Node Status Verification
Check Cluster Health:
# Overall cluster status
docker node ls
# Expected output:
# ID HOSTNAME STATUS AVAILABILITY MANAGER STATUS ENGINE VERSION
# [SECRET] p0 Ready Active Leader 28.4.0
# [SECRET] p1 Ready Active 28.4.0
# [SECRET] p2 Ready Active 28.4.0
# [SECRET] p3 Ready Active 28.4.0
# Detailed node information
docker node inspect p0 --pretty
# Node resource usage
docker system df
docker system info
Node Health Indicators:
- Status: Should be “Ready”
- Availability: Should be “Active”
- Manager Status: Leader on p0, blank on workers
- Engine Version: Consistent across all nodes (28.4.0)
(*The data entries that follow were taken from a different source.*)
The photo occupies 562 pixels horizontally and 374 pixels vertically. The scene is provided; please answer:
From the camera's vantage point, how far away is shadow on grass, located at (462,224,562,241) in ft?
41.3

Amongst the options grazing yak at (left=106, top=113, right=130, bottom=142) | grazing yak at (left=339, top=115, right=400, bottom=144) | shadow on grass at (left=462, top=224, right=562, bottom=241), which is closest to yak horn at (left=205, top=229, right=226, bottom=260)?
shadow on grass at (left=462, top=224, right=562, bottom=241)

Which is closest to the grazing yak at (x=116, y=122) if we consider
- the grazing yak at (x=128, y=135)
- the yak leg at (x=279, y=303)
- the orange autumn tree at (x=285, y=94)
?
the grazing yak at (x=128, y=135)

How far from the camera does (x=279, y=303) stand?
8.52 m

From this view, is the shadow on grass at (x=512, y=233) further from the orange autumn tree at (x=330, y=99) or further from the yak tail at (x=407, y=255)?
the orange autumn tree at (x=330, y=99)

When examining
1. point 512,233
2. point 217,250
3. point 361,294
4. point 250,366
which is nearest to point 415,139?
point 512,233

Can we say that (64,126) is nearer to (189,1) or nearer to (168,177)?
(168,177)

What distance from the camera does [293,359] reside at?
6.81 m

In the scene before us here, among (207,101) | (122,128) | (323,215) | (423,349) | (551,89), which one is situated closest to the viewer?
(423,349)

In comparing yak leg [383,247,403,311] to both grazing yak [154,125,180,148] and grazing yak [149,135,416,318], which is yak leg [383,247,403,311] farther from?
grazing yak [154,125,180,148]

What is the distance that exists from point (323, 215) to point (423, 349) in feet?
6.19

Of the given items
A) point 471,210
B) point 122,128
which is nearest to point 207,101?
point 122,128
Troubleshooting Node Issues:
# Check node connectivity
docker node inspect node-name | grep -i state
# View node events
docker system events --filter type=node
# Rejoin failed node
docker swarm leave --force # On failed node
docker swarm join --token [worker-token] manager-ip:2377
Service Health Checks
Service Status Overview:
# All services status
docker service ls
# Expected output shows all services with matching REPLICAS:
# NAME REPLICAS IMAGE
# adminer_adminer 1/1 adminer:latest
# auth_authentik_redis 1/1 redis:alpine
# auth_authentik_server 1/1 ghcr.io/goauthentik/server:latest
# [... continue for all 18 services]
# Detailed service information
docker service ps service-name
# Service configuration
docker service inspect service-name --pretty
Health Check Patterns:
# Services with health checks
docker service ps uptime_uptime-kuma
docker service ps paperless_paperless_webserver
docker service ps auth_authentik_server
# Look for "(healthy)" status in STATE column
Service Recovery Procedures:
# Restart failed service
docker service update --force service-name
# Scale down and up
docker service scale service-name=0
docker service scale service-name=1
# Check service constraints
docker service inspect service-name | grep -A 5 Constraints
Log Analysis and Troubleshooting
Service Log Analysis:
# Real-time service logs
docker service logs -f service-name
# Historical logs with timestamps
docker service logs --since 24h --timestamps service-name
# Filter logs by keyword
docker service logs service-name 2>&1 | grep ERROR
# Container-specific logs
docker logs container-id
Common Log Locations:
# System logs
journalctl -u docker.service -f
# Application logs within containers
docker exec -it container-name tail -f /var/log/app.log
# Swarm orchestration logs
docker service logs traefik_traefik | grep -i error
Log Rotation and Management:
# Check log sizes
docker system df
# Container log configuration
# Add to service configuration:
logging:
driver: "json-file"
options:
max-size: "10m"
max-file: "3"
Troubleshooting Checklist:
- Network Connectivity: Verify overlay networks
- Resource Availability: Check CPU/memory usage
- Storage Access: Verify bind mount accessibility
- Service Dependencies: Ensure dependent services are running
- Configuration: Validate environment variables and secrets